WHAT YOU ARE ASKED TO DO —
Print the records below exactly, with no pictures.

AVAILABLE RECORDS —
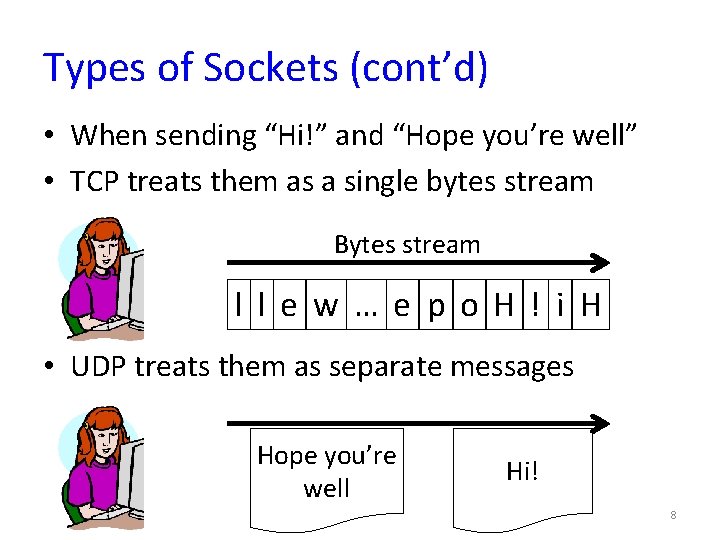 Types of Sockets (cont'd)

• When sending "Hi!" and "Hope you're well"
• TCP treats them as a single bytes stream

Bytes stream

| l | l | e | w | … | e | p | o | H | ! | i | H |
|---|---|---|---|---|---|---|---|---|---|---|---|

• UDP treats them as separate messages

Hope you're well

Hi!

8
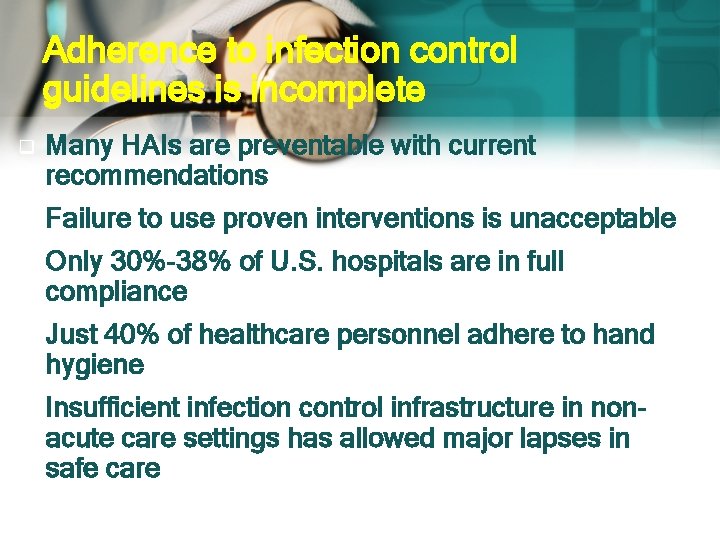 Adherence to infection control guidelines is incomplete

Many HAIs are preventable with current recommendations

Failure to use proven interventions is unacceptable

Only 30%-38% of U.S. hospitals are in full compliance

Just 40% of healthcare personnel adhere to hand hygiene

Insufficient infection control infrastructure in non-acute care settings has allowed major lapses in safe care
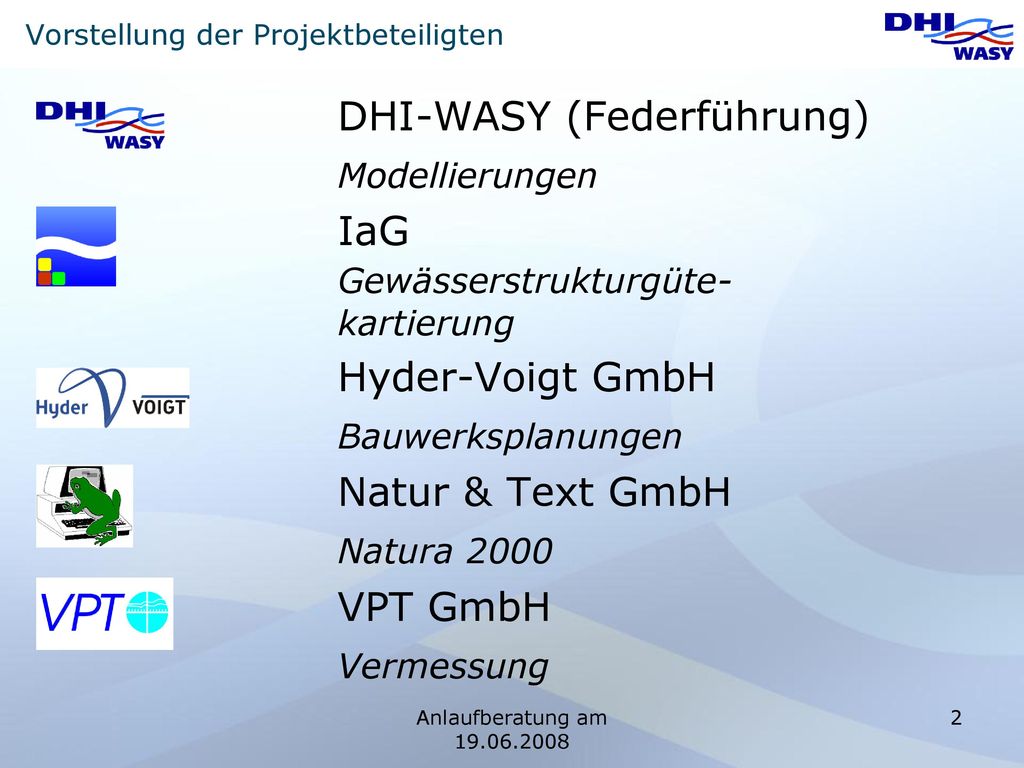 Vorstellung der Projektbeteiligten

DHI WASY

DHI WASY

DHI-WASY (Federführung)

Modellierungen

IaG

Gewässerstrukturgütekartierung

Hyder VOIGT

Hyder-Voigt GmbH

Bauwerksplanungen

Natur & Text GmbH

Natura 2000

VPT

VPT GmbH

Vermessung

Anlaufberatung am 19.06.2008

2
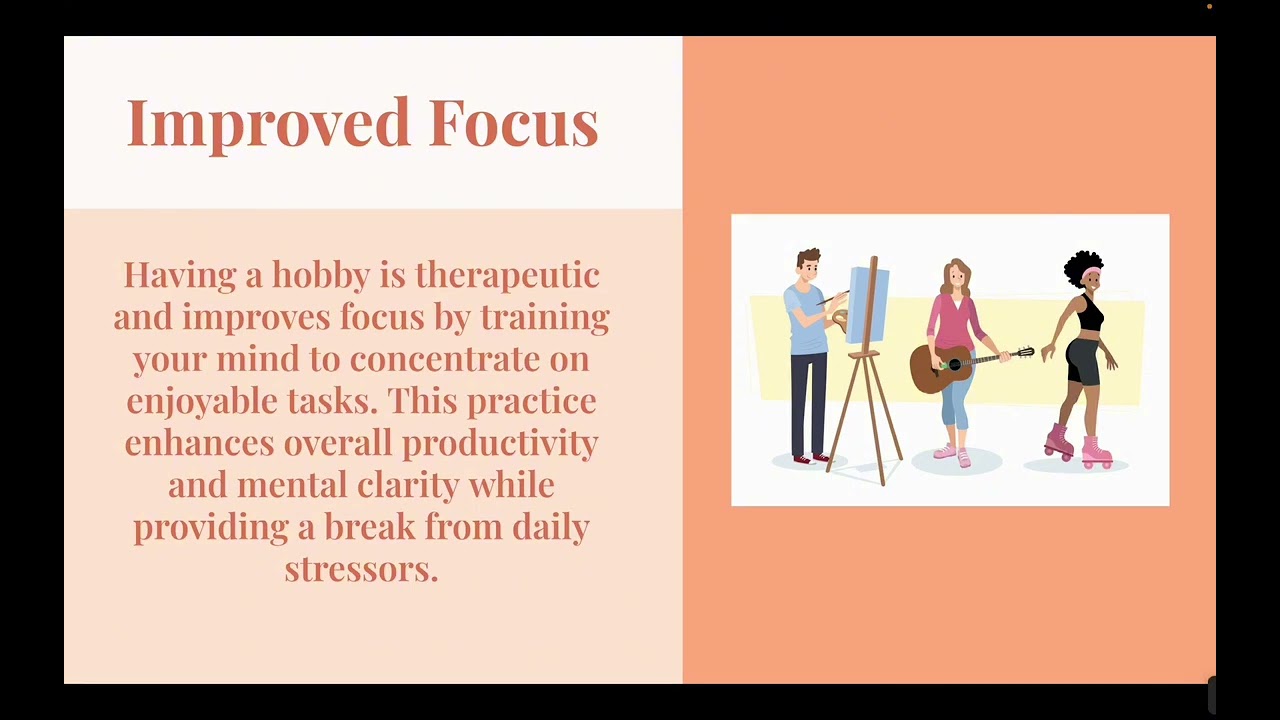 Improved Focus

Having a hobby is therapeutic and improves focus by training your mind to concentrate on enjoyable tasks. This practice enhances overall productivity and mental clarity while providing a break from daily stressors.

ANSWER TO THE PROBLEM —
 Types of Sockets (cont'd)

• When sending "Hi!" and "Hope you're well"
• TCP treats them as a single bytes stream

Bytes stream

| l | l | e | w | … | e | p | o | H | ! | i | H |
|---|---|---|---|---|---|---|---|---|---|---|---|

• UDP treats them as separate messages

Hope you're well

Hi!

8
 Adherence to infection control guidelines is incomplete

Many HAIs are preventable with current recommendations

Failure to use proven interventions is unacceptable

Only 30%-38% of U.S. hospitals are in full compliance

Just 40% of healthcare personnel adhere to hand hygiene

Insufficient infection control infrastructure in non-acute care settings has allowed major lapses in safe care
 Vorstellung der Projektbeteiligten

DHI WASY

DHI WASY

DHI-WASY (Federführung)

Modellierungen

IaG

Gewässerstrukturgütekartierung

Hyder VOIGT

Hyder-Voigt GmbH

Bauwerksplanungen

Natur & Text GmbH

Natura 2000

VPT

VPT GmbH

Vermessung

Anlaufberatung am 19.06.2008

2
 Improved Focus

Having a hobby is therapeutic and improves focus by training your mind to concentrate on enjoyable tasks. This practice enhances overall productivity and mental clarity while providing a break from daily stressors.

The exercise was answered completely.